Explaining the origins of evil is complex. Social scientists and socio-biologists have their hands full trying to explain origins of altruism and helping behavior. Figuring out what makes us tick is tricky business for scientists and theologians. We see in this early story a very human tendency towards disobedience, perhaps fueled by a curiosity and hubris that says the rules do not apply to us. There are many ways to think of sin and its principal consequences of guilt and shame. Sin can be our tendency to disobey God. It can be our willful and unconscious behavior that estranges us from the source of life. This story has been viewed by the Church over the years as “the Fall” wherein we left the place of grace and paradise and were sent into a sinful world where life was much harder. The reality is that sin is everywhere. We see it in selfishness, greed, warfare, the damage we do to the planet and to each other. And yet even in the ejection from Eden, God goes with Adam and Eve. The painful consequences of their disobedience do not leave them or us on our own. God helps them and us to find a way in this difficult world.
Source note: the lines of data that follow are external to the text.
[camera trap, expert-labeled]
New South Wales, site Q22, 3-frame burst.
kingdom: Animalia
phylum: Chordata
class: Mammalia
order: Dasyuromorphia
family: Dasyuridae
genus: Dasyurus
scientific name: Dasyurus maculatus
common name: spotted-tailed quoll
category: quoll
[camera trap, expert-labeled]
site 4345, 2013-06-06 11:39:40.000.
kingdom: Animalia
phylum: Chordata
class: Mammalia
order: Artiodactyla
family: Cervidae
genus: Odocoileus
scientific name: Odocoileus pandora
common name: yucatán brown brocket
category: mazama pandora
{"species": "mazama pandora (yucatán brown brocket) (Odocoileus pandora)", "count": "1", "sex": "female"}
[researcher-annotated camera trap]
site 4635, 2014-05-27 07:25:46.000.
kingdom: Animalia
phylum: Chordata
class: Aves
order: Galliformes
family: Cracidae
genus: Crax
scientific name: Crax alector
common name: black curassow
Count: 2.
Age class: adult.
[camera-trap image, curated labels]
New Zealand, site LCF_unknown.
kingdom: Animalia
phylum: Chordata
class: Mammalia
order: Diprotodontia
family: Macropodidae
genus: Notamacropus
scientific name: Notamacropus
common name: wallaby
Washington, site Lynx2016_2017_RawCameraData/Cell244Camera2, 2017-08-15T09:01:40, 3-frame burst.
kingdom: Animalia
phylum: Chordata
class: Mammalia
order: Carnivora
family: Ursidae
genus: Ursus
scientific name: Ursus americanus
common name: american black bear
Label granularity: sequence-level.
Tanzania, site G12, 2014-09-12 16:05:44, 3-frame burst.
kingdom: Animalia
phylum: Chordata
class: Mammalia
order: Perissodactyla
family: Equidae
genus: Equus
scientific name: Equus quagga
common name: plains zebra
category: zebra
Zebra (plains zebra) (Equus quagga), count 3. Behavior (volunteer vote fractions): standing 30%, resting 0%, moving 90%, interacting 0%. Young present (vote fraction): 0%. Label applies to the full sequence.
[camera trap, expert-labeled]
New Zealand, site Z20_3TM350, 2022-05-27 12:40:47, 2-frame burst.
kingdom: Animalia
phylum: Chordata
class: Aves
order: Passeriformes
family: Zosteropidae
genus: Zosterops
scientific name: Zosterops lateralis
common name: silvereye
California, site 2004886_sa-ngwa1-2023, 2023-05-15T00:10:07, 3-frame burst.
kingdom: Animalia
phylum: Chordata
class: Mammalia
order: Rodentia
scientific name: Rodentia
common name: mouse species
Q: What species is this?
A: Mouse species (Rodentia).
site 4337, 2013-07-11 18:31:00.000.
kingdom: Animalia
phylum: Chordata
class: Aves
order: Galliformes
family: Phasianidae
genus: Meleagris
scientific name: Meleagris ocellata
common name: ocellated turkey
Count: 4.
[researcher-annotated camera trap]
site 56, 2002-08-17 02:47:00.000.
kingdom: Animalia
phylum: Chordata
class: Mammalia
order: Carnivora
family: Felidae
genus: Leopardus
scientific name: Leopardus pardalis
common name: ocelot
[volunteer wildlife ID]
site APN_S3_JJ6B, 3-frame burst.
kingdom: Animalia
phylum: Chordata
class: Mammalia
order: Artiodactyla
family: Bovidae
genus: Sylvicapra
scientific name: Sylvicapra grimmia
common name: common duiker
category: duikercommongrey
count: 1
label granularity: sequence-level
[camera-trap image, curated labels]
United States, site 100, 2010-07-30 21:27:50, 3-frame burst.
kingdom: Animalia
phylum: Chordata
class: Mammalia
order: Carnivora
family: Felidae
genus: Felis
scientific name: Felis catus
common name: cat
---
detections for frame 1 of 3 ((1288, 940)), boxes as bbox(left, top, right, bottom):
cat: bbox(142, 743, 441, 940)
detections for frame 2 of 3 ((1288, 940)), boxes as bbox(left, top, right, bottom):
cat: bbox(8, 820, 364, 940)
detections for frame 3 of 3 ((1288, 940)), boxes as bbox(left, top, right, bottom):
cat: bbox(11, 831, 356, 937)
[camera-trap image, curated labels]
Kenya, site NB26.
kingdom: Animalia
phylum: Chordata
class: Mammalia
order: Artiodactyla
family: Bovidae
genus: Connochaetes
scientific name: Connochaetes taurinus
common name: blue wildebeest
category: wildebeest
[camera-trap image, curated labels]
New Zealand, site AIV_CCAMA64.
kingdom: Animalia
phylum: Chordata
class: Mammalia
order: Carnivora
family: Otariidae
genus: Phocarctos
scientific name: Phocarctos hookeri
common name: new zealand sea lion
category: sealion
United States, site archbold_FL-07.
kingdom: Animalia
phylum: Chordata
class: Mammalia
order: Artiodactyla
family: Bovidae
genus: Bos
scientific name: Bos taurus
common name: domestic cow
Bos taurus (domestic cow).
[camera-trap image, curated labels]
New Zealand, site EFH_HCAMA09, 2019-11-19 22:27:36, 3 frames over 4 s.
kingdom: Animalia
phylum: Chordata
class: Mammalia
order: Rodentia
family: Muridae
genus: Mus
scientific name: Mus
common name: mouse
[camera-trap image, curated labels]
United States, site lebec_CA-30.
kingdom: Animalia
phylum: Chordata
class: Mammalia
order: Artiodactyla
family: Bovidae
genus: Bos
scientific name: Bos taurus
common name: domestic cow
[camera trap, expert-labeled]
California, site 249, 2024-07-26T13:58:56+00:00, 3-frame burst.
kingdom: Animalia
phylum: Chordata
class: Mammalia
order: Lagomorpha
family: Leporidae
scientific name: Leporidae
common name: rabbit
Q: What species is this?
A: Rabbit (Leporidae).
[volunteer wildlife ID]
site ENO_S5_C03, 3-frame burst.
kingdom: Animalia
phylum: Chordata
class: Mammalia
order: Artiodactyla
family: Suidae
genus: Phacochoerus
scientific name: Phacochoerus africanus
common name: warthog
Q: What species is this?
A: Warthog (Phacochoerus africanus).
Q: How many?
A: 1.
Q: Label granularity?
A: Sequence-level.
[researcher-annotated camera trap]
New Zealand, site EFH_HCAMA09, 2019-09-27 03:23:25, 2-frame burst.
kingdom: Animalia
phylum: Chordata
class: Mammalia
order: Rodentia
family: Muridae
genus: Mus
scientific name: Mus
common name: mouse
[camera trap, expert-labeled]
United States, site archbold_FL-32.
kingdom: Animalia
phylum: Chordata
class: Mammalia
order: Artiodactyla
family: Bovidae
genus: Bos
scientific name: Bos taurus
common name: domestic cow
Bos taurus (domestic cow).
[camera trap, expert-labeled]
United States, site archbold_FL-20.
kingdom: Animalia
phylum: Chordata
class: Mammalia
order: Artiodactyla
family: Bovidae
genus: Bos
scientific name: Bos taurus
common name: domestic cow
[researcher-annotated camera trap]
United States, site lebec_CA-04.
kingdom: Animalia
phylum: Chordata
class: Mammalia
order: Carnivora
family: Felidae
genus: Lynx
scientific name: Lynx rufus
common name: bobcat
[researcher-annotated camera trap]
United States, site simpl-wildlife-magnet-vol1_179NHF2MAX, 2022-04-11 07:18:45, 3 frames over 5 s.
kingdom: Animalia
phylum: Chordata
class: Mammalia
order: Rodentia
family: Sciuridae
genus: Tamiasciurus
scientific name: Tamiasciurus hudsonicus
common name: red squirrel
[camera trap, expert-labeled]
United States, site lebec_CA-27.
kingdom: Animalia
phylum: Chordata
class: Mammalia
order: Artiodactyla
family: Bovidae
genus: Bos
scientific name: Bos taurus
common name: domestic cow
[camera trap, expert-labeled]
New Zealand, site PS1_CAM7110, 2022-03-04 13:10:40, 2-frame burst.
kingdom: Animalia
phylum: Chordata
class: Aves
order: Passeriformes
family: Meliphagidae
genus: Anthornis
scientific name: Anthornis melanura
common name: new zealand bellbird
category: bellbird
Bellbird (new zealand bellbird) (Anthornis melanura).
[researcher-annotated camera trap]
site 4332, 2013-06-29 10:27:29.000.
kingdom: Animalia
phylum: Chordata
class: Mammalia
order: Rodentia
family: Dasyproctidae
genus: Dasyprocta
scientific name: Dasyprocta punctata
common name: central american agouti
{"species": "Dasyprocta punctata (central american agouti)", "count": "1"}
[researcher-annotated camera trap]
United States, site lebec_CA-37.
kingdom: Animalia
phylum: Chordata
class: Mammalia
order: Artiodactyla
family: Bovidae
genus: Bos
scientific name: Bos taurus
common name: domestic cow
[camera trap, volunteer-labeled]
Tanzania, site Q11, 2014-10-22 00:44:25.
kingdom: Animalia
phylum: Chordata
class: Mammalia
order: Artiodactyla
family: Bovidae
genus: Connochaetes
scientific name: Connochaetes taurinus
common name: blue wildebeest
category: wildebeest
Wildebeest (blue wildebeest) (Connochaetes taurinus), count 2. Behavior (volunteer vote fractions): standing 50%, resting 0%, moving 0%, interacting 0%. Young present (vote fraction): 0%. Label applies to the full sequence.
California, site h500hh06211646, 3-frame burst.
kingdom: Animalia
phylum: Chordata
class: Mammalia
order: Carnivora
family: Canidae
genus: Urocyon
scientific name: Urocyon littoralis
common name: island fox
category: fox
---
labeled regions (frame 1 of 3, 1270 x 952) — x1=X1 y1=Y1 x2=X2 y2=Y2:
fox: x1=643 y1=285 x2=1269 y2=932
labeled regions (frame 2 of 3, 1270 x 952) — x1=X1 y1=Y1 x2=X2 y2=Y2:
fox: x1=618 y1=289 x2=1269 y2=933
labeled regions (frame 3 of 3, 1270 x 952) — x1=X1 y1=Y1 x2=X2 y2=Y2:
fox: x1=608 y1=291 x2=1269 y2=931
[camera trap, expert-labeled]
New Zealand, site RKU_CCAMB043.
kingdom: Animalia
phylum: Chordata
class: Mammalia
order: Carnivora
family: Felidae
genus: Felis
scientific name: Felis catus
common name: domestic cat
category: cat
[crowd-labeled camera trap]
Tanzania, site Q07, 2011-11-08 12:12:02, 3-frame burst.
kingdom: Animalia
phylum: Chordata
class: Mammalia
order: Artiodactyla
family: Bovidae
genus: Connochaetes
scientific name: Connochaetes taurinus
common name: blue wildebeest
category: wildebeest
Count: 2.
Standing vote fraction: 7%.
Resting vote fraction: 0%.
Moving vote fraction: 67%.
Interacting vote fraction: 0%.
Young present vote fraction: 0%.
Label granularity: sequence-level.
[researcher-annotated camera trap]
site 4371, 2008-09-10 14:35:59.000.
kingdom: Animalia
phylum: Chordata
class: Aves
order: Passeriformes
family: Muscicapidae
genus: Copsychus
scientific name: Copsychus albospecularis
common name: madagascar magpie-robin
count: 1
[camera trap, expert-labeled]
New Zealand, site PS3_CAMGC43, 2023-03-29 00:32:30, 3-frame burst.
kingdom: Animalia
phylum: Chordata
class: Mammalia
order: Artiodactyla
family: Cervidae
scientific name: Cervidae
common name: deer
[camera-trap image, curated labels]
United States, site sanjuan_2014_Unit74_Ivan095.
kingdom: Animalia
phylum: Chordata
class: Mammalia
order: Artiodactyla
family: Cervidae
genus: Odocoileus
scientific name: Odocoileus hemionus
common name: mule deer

Here in the story we are reminded that even when we do the worst, God does not abandon or forsake us. God’s heart is truly grieved (this will happen many times in the biblical story). This story holds a powerful mirror up to us all. How we see ourselves in moments of trouble and sin? How do we respond to God’s initiative to restore us back to a loving relationship when we have wandered or rejected God’s ways?

We’re not that different from Adam and Eve. They are us and we are them. Sunday, we worship God who has never given up on us. We worship to meet and receive the grace God offers to bring us back to a relationship of love, forgiveness and wholeness. We meet God who knows our longing to be in that place of Paradise and rediscover that God always provides what we need.